### Exercise directions
Write the next few paragraphs of the news report on Labcorp's new Alzheimer's blood test, starting right after its last sentence.

### Document segment
--

BURLINGTON – Global life science giant Labcorp is rolling out a test that it says can speed up a diagnosis for Alzheimer’s and thus lead to earlier intervention to fight the deadly disease.
The test is designed to detect biomarkers and biological changes that Labcorp notes are associated with Alzheimer’s.
“Many patients experience uncertainty around Alzheimer’s disease risk, which can take months or even years to diagnose,” said Dr. Brian Caveney, Labcorp’s chief medical and scientific officer, in announcing the test. “More definitive testing, including our new ATN profile, can provide objective insights to patients, their loved ones, and treating physicians as they navigate care and treatment.”
As Reuters news services reports, current Alzheimer’s detection requires a cerebrospinal fluid (CSF) test, which includes a lumbar puncture, or a PET (positron emission tomography) brain scan. It’s expensive and may not be covered by insurance.
Called ATN, the test aims to identify amyloid plaques, tau tangles and neurodegeneration. It’s now available to physicians who are evaluating patients for cognitive impairment and Alzheimer’s, the company said.
Labcorp told Reuters the cost of the test will be more than $600 but talks are underway about insurance coverage.
Alzheimer’s “involves a slow build-up of protein plaques and tangles in the brain that eventually cause brain cells to stop working properly and die – a process known as neurodegeneration, which may start years before a person experiences symptoms such as memory loss,” Labcorp adds.
This development “can help accelerate the path to diagnosis and intervention,” Labcorp said.
According to Labcorp the new test will give “physicians an easily accessible and interpretable blood test to assess pathologies associated with Alzheimer’s disease and other neurodegenerative conditions in appropriate patients, supporting more informed decision-making and improved personalized patient care.”

--

### Data section
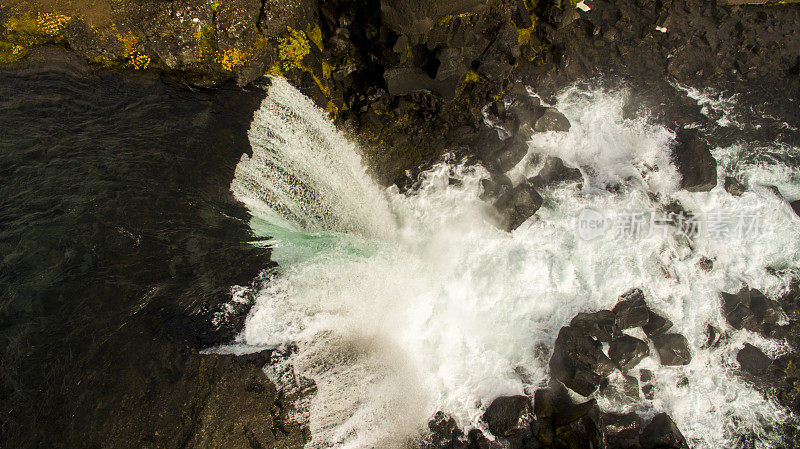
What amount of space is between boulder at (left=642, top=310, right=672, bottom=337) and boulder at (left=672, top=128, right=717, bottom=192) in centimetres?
356

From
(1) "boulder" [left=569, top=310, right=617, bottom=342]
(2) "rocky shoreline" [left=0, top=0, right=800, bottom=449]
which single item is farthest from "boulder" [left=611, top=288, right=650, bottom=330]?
(1) "boulder" [left=569, top=310, right=617, bottom=342]

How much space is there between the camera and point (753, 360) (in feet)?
31.6

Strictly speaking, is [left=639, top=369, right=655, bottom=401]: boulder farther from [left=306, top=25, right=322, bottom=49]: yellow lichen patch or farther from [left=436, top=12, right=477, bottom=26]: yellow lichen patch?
[left=306, top=25, right=322, bottom=49]: yellow lichen patch

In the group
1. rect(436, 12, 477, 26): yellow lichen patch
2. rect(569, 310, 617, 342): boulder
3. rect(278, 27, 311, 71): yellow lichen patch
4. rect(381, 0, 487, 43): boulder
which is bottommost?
rect(569, 310, 617, 342): boulder

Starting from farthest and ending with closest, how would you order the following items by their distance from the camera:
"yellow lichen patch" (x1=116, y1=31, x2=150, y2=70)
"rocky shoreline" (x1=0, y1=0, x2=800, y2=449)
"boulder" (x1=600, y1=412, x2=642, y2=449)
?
"boulder" (x1=600, y1=412, x2=642, y2=449) < "yellow lichen patch" (x1=116, y1=31, x2=150, y2=70) < "rocky shoreline" (x1=0, y1=0, x2=800, y2=449)

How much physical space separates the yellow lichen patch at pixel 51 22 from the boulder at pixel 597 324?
12.8 meters

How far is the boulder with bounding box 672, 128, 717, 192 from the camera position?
33.0 feet

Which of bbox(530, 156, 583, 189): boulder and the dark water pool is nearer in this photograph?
the dark water pool

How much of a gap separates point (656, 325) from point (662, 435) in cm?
237

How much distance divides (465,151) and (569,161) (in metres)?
2.98

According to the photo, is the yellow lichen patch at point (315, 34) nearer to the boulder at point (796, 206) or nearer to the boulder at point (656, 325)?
the boulder at point (656, 325)

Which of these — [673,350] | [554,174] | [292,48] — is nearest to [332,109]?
[292,48]

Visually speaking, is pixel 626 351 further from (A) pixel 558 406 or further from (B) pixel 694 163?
(B) pixel 694 163

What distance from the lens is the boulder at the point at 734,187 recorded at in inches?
412
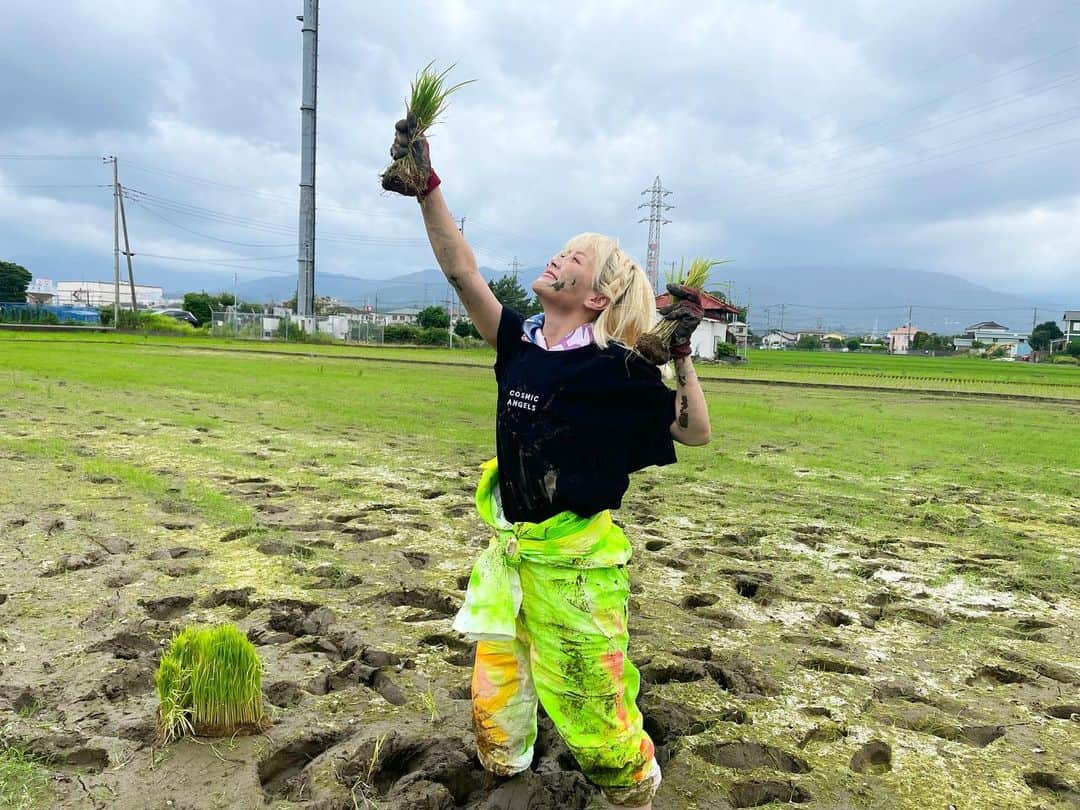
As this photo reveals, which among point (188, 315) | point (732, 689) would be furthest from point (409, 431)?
point (188, 315)

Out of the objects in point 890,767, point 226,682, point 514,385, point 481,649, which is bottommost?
point 890,767

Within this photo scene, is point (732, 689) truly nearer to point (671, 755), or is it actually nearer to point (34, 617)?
point (671, 755)

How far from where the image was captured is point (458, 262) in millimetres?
3164

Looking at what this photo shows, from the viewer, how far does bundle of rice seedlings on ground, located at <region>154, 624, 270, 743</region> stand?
3.04 m

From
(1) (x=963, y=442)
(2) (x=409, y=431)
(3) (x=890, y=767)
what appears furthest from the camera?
(1) (x=963, y=442)

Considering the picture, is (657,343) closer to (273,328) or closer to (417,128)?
(417,128)

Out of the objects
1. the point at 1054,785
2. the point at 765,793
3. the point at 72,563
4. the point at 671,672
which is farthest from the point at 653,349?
the point at 72,563

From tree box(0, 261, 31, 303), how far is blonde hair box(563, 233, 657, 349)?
356 feet

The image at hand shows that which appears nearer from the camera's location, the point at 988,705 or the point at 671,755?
the point at 671,755

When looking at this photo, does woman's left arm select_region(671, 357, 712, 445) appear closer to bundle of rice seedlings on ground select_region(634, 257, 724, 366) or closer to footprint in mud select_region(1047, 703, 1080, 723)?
bundle of rice seedlings on ground select_region(634, 257, 724, 366)

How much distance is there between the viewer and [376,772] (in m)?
2.97

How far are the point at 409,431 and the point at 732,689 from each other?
844 centimetres

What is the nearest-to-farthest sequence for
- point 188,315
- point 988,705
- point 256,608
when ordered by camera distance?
point 988,705
point 256,608
point 188,315

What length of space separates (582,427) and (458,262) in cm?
91
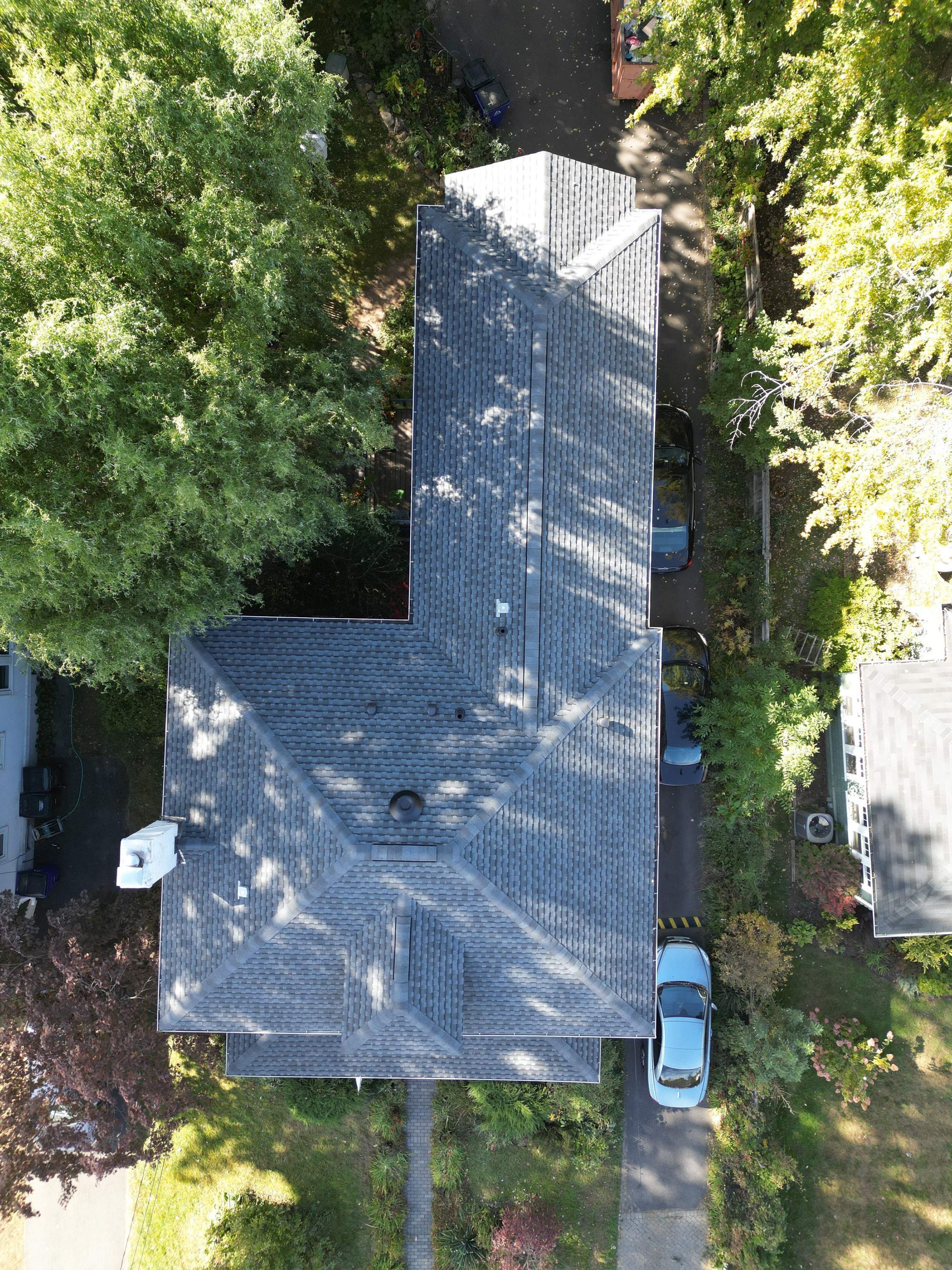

--

### Result of this task
But even with an ATN test, further testing will be required to confirm Alzheimer’s, Reuters said.
The facts of Alzheimer’s scale
Choices in drugs to treat Alzheimer’s are limited. “Galantamine, rivastigmine, and donepezil are cholinesterase inhibitors that are prescribed for mild to moderate Alzheimer’s symptoms. These drugs may help reduce or control some cognitive and behavioral symptoms,” according to the National Institute on Aging.
More than six million Americans are living with Alzheimer’s, and by 2050, this number is projected to rise to nearly 13 million, says the Alzheimer’s Association.
- One in three seniors dies with Alzheimer’s or another dementia. It kills more than breast cancer and prostate cancer combined, the association adds.
- Costs related to Alzheimer’s will reach $345 billion this year and could soar as high as $1 trillion by 2050, it says.
- Almost two-thirds of Americans with Alzheimer’s are women.
- Older Black Americans are about twice as likely to have Alzheimer’s or other dementias as older Whites.
- Older Hispanics are about one and one-half times as likely to have Alzheimer’s or other dementias as older Whites.